The Royal Canadian Legion has its origins in the aftermath of the First World War. Even before the armistice, Veterans were organizing, formally and informally, to maintain the comradeship they had known in the trenches of Europe.
More importantly, they were motivated to assist and support disabled Veterans, and the families of those killed. In 1917, 147 Veterans’ Associations merged to form the Great War Veterans Association, a major force in the formation of The Legion. By mid-1920, specialized groups like the Tubercular Veterans Association, Amputees Association and the Royal North West Mounted Police Veterans Association had reformed and there were almost twenty organizations reflecting the desire of “Returned Men” to continue to serve. The momentum to create a single national organization for Veterans was growing.

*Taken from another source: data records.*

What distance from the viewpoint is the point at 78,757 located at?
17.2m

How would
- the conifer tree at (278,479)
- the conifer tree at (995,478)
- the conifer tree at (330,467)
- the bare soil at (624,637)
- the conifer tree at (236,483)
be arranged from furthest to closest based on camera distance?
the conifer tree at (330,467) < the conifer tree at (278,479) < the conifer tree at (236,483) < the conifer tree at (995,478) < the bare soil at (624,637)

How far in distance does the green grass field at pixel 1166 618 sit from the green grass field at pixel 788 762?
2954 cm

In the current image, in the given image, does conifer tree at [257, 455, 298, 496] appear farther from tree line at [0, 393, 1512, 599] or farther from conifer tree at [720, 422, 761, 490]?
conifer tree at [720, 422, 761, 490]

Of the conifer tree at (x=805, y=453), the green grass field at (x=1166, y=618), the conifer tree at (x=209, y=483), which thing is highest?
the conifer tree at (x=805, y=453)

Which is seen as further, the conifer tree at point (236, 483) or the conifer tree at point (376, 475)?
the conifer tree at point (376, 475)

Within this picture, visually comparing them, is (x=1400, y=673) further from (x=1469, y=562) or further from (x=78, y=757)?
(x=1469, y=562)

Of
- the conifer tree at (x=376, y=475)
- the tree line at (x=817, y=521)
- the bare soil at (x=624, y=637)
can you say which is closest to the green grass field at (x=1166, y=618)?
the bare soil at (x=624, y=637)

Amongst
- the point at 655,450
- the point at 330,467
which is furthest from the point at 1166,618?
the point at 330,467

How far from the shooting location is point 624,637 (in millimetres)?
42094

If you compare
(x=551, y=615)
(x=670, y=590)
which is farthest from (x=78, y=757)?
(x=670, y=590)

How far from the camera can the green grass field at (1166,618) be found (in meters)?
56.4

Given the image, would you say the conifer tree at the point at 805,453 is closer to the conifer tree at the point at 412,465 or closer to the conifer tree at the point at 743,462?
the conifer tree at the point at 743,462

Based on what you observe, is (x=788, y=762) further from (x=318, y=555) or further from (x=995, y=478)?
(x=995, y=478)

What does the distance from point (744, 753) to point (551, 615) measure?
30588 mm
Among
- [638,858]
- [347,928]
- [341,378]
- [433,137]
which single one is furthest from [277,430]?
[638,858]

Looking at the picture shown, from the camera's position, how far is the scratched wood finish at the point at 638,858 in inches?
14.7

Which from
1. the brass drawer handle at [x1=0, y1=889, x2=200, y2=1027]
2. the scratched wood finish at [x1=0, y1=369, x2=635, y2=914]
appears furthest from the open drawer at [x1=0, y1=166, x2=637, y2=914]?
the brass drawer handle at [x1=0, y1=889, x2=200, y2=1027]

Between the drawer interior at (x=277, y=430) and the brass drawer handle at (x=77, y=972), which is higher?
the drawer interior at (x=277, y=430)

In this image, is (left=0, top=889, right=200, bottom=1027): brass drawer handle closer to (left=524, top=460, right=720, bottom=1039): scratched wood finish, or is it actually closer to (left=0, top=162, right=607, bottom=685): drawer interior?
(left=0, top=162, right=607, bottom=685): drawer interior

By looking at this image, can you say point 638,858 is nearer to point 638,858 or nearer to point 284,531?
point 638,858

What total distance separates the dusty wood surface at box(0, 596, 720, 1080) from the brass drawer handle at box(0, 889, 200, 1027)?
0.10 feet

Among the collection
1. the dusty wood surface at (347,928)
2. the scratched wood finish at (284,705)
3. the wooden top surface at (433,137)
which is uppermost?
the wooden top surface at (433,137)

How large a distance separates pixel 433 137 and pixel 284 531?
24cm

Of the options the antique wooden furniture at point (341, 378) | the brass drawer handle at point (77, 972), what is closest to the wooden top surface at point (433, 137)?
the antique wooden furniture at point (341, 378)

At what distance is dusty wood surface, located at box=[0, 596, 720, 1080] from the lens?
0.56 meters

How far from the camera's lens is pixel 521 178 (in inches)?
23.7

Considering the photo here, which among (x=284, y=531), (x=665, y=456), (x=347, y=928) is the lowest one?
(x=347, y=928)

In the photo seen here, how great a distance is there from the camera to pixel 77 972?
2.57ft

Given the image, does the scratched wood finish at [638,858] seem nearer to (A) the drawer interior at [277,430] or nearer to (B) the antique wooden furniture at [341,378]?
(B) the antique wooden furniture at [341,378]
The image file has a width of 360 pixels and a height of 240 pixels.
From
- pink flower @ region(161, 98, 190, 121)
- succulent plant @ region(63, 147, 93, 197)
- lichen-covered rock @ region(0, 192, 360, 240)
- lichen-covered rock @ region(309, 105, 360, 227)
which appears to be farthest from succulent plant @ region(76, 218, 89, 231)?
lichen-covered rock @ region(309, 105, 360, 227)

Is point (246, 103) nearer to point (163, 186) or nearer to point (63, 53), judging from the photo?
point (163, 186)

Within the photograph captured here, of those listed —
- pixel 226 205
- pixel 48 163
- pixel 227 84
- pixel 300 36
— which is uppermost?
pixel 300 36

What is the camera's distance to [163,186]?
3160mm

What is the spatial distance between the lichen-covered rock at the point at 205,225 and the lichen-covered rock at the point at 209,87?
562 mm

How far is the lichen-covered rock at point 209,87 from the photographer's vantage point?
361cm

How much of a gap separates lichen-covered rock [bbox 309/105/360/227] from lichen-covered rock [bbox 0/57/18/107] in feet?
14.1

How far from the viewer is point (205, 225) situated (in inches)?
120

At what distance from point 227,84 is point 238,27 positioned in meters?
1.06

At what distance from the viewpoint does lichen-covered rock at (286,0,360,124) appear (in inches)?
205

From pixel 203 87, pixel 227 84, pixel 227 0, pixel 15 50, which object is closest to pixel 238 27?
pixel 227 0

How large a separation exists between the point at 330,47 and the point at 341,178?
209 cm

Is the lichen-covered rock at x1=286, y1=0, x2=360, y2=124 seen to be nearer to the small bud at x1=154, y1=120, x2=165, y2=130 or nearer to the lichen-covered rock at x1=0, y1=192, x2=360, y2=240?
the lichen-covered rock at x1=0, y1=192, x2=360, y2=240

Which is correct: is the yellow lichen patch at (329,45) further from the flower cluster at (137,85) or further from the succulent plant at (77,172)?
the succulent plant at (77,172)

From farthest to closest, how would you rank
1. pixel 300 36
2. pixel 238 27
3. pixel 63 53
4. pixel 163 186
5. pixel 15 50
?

The Royal Canadian Legion began as the Canadian Legion of the British Empire Service League, created at the founding convention in Regina in early 1926, following a unity conference in Winnipeg the previous year. About a dozen Veteran’s organizations voted to join this new national organization. It became the Canadian Legion in 1958. In 1960, Her Majesty the Queen granted permission to rename the organization to The Royal Canadian Legion.
Today, The Royal Canadian Legion is Canada’s largest membership organization with over 360,000 members in more than 1,600 branches across Canada, the United States of America and Europe.
Whatever the future holds, the Legion will not be deflected from its original mission to serve Veterans and their families, to promote Remembrance, and serve Canada and its communities.